Já me coloquei a disposição do Smeraldi para redigir junto com ele um texto alternativo ao Código Florestal vigente, conciliatório, mas ele disse que não se envolve com bloggueiro e que só faria isso se eu fosse um PJ a altura da ONG dele.

Acho que ele tem lá as razões dele, mas ainda assim creio que está aqui aberto um canal de diálogo.

Comentários

O que quer dizer com "um PJ a altura da ONG dele" ?
Ana disse…
PJ? Não seria Perseguição aos Justos? Quanto mais injusto, mais a altura.
Luiz Prado disse…
"À altura da ONG" talvez signifique de alguém que receba fundos diretos ou indieretos do exterior ou que esteja dependuraa nas granas das "compensações ambientais" dos governos.

Por que razão uma Confederação Nacional da Agricultura sentaria com eles? Quandos eles representam?
No site “amazonia.org.br” onde está publicado o “editorial” não é permitido fazer comentários. Isto não é atitude de quem se diz disposto a romper a polarização.

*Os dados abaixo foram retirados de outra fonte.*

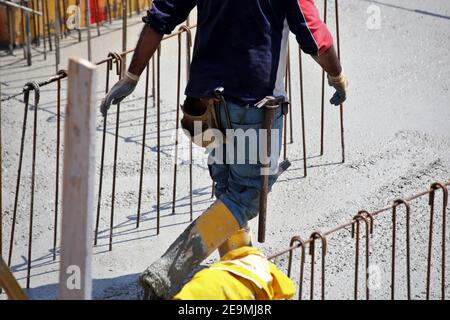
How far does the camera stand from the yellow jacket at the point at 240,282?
15.3 ft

Não sei o que ele quis dizer com “PJ a altura da ONG dele”, mas não precisa ser Mestre nem Doutor para ter justiça, inteligência e bom senso. Tentar desqualificar alguém, em vez de contrapor seus argumentos, também não é atitude de quem se diz disposto a romper a polarização.

Foram os que se dizem “ambientalistas” que radicalizaram. Exemplos são as atitudes agressivas e prepotentes do Deputado Ivan Valente quando foi questionado por um produtor ou dos supostos ambientalistas quando da votação do relatório do Aldo Rebelo, ou as campanhas difamatórias do tipo exterminadores do futuro, etc, etc.

Além disto, impuseram a atual Legislação Ambiental – LA – incluindo o Código Florestal de 1965, sem a participação dos setores a quem foi imposto o ônus da Preservação.

Todas as Leis Ambientais, inclusive os Códigos Florestais, sempre premiaram quem desmatou e sempre puniram quem preservou ao permitir o uso de áreas desmatadas e proibir o uso de áreas preservadas sem nenhuma compensação. Uma forma de corrigir isto seria pagar um Justo Pagamento pelos Serviços Ambientais (J-PSA), proporcional à importância da Preservação, retroativo, a quem não desmatou, pois graças a estes ainda temos biodiversidade e também prestou SAs para toda a Sociedade.

É óbvio que quem desmatou de acordo com a LA vigente na época não pode sofrer punição. Esta”retroatividade” imposta pela MP 2166-67 de 2001 é Inconstitucional, pois a Lei não pode retroagir a não ser para beneficiar o produtor. O que não dá para entender é que o Supremo Tribunal Federal ainda não tenha julgado a Ação Direta de Inconstitucionalidade, ADI 3346, movida pela CNA desde 2004. Na verdade este é um exemplo da forma arbitrária com que os supostos ambientalistas impuseram esta LA injusta, arbitrária, sem fundamentos e sem sustentabilidade.

Linhas de crédito especiais, incentivos, esmolas, etc, não são solução e, às vezes, cheiram mal. É óbvio que é necessário pagar o J-PSA para toda área particular preservada sejam obrigatórias como as Áreas de Preservação Permanente (APPs), sejam voluntárias.

É óbvio que a redução de área vai aumentar o preço das áreas onde se pode produzir e só isto já vai aumentar os custos.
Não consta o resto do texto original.